Поэтому вопрос об унификации — из самых больных вопросов современной фантастики. Это одна из главных опасностей, от которых она старается предостеречь. Тем более что сама фантастика показала необходимость единства. Опасности унификации для нее не пришлая тема — она вытекает из характера и масштаба проблем, поднятых ею самой.
Рассказывает фантастика о них очень по-разному. Иногда, поднимая эту проблему (как, впрочем, и любую другую), она становится неотличима по стилю от популярного философского трактата. Так написана, например, книга Степлдона, и для вопроса об опасностях унификации он, как легко понять, не делает исключения. Иногда мысль фантаста воплощается в какой-либо фантастический образ — например, в повести М. Емцева и Е. Парнова «Душа мира», где искусственно полученное органическое вещество «биотоза» приобретает способность управлять человеческими чувствами и поступками, лишает людей индивидуальности и превращает их в конце концов в некую единую человеческую массу.
Но возможен и совсем особый поворот этой проблемы.

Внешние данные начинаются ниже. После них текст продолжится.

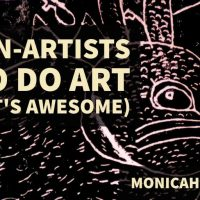 5 Non-Artists Who Do Art (and It's Awesome) | Why Do Art, Part 2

Как известно, в последние годы были разработаны достаточно надежные методы партеногенеза — бесполового размножения. В 1957 году в США был найден метод бесполового размножения индюков. Бесполовое воспроизводство кроликов — довольно простая задача для современной биологической лаборатории. В связи с подобными работами были обнаружены новые интересные случаи партеногенетического размножения в природе[174]
Эти достижения науки были усвоены фантастикой прежде всего в связи с опасностью унификации. Партеногенетическое общество у фантастов может состоять исключительно из женщин — иными словами, унификация в нем достигает предела, закрепляется биологически. Более того, подобного рода унификация оказывается уже вечной. В обществе, состоящем только из женщин, стабилизируется наследственность и прекращается развитие человечества как биологического вида. Сам биологический фундамент общества олицетворяет отныне не движение, а застой. Конечно, определенных форм борьбы и противоречий в этом обществе тоже нет, но нет и порождаемого ими развития.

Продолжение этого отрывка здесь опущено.